> [Written instruction]
Retype the records below, starting at the very beginning and ending with the line that holds "Answer: the green", inclusive, copying each line unchanged.

> [Records to process]
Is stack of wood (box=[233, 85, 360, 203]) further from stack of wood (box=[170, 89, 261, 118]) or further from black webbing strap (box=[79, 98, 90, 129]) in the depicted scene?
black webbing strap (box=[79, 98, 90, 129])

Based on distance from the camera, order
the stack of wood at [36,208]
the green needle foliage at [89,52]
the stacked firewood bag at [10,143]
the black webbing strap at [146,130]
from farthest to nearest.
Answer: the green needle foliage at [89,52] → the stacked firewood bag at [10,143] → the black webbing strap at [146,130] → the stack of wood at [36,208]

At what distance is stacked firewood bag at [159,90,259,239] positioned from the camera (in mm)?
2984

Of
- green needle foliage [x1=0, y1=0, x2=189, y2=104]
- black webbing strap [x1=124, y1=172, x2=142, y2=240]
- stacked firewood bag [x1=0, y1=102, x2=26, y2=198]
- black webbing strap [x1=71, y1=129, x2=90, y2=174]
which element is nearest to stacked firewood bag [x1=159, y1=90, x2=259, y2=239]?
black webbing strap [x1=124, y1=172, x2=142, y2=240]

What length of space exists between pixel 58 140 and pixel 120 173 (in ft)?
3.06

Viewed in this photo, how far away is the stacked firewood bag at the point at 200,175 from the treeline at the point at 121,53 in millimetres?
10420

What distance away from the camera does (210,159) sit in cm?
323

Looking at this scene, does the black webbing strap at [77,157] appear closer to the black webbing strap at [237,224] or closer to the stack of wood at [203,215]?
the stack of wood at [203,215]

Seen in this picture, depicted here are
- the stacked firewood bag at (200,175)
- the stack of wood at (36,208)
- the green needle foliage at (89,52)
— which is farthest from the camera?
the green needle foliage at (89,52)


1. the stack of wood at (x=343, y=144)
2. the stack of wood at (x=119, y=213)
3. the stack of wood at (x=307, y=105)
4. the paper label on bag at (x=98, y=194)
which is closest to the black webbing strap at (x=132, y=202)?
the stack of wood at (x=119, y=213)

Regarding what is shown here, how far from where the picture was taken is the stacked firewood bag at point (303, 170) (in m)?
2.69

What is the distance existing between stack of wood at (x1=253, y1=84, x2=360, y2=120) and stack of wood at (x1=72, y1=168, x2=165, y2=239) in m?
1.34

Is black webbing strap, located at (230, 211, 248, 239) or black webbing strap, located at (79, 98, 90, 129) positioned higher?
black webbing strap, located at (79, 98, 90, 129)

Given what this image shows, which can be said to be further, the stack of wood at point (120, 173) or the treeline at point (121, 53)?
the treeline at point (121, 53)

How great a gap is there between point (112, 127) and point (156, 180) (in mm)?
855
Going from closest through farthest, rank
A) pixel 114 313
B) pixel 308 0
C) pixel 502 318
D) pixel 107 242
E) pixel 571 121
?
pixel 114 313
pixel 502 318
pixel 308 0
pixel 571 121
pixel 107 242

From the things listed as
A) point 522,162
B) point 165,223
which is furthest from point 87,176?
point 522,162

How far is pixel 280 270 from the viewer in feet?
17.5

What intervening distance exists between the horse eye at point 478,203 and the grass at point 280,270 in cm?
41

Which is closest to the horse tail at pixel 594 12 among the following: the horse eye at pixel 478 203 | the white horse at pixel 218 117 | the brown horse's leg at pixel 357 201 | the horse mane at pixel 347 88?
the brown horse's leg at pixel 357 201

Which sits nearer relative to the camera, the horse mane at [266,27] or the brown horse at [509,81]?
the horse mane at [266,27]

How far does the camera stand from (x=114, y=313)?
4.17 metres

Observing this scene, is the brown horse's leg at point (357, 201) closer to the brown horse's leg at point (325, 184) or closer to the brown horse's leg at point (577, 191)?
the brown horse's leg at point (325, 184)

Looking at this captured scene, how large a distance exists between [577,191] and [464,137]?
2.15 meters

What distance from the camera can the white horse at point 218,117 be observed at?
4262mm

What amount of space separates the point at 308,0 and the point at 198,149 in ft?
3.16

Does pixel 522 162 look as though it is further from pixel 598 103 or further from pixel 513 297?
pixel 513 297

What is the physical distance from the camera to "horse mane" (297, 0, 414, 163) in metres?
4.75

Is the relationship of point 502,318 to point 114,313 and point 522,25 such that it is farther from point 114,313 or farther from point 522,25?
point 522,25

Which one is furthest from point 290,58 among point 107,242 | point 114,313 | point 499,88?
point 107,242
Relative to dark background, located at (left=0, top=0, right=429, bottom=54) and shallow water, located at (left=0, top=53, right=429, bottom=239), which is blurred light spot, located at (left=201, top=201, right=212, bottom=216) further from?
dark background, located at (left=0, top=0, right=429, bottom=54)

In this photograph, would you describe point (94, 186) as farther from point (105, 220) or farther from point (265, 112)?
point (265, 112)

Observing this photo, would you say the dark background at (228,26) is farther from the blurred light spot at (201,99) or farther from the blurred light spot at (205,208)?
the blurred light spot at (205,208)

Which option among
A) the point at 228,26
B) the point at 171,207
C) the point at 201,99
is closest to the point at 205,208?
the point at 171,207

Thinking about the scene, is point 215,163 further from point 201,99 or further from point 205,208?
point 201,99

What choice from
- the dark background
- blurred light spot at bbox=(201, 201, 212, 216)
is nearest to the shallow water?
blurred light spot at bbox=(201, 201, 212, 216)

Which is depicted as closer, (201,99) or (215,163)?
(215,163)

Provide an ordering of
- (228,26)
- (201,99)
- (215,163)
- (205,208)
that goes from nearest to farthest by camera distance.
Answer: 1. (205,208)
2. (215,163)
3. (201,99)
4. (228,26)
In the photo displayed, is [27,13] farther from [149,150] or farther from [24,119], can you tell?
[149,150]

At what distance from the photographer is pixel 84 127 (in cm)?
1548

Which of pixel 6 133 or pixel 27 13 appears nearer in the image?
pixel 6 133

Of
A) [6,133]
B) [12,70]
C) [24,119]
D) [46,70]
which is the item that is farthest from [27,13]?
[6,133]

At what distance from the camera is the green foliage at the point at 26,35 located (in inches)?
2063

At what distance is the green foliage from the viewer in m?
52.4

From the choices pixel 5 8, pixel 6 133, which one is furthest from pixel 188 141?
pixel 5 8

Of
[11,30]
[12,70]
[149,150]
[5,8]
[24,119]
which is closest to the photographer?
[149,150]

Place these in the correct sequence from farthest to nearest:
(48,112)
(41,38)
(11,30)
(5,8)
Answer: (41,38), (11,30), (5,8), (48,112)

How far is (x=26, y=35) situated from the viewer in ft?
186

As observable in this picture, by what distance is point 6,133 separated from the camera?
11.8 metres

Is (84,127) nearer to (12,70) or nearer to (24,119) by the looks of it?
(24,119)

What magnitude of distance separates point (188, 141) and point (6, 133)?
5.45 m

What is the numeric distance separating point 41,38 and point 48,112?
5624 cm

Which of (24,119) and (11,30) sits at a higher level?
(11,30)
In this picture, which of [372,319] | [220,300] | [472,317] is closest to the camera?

> [Written answer]
Is stack of wood (box=[233, 85, 360, 203]) further from stack of wood (box=[170, 89, 261, 118]) or further from black webbing strap (box=[79, 98, 90, 129]) in the depicted scene?
black webbing strap (box=[79, 98, 90, 129])

Based on distance from the camera, order
the stack of wood at [36,208]
the green needle foliage at [89,52]
the stacked firewood bag at [10,143]
the black webbing strap at [146,130]
from farthest to nearest.
Answer: the green needle foliage at [89,52] → the stacked firewood bag at [10,143] → the black webbing strap at [146,130] → the stack of wood at [36,208]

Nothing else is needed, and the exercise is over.